TASK BRIEF -
Rewrite the items below, substituting "blue shirt" for "blue jersey" and leaving everything else unchanged. Leave the pictures out of your answer.

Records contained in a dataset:
((

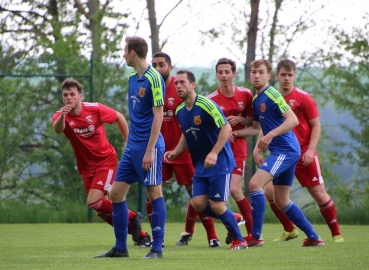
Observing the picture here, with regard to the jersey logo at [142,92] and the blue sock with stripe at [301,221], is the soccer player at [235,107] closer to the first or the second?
the blue sock with stripe at [301,221]

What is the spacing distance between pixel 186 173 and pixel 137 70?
2.38 m

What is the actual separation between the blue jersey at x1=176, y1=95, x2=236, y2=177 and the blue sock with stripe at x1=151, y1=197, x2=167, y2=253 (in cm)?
86

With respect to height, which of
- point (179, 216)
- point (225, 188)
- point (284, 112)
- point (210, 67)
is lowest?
point (179, 216)

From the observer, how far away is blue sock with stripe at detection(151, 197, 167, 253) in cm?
631

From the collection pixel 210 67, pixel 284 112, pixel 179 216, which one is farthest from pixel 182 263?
pixel 210 67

))

OUTPUT BELOW -
Observing the picture here, with regard to the jersey logo at [142,92] and the blue sock with stripe at [301,221], is the soccer player at [235,107] closer to the first or the second?
the blue sock with stripe at [301,221]

What is the spacing distance between pixel 186 173 and pixel 137 70?
2.38 m

What is the actual separation between the blue shirt at x1=176, y1=95, x2=236, y2=177 and the blue sock with stripe at x1=151, y1=197, x2=167, y2=253 (in cm)?
86

With respect to height, which of
- point (179, 216)
- point (225, 188)
- point (284, 112)
- point (210, 67)
is lowest?
point (179, 216)

From the observer, how far away is blue sock with stripe at detection(151, 197, 167, 253) in cm?
631

From the collection pixel 210 67, pixel 284 112, pixel 179 216, which one is farthest from pixel 182 263?
pixel 210 67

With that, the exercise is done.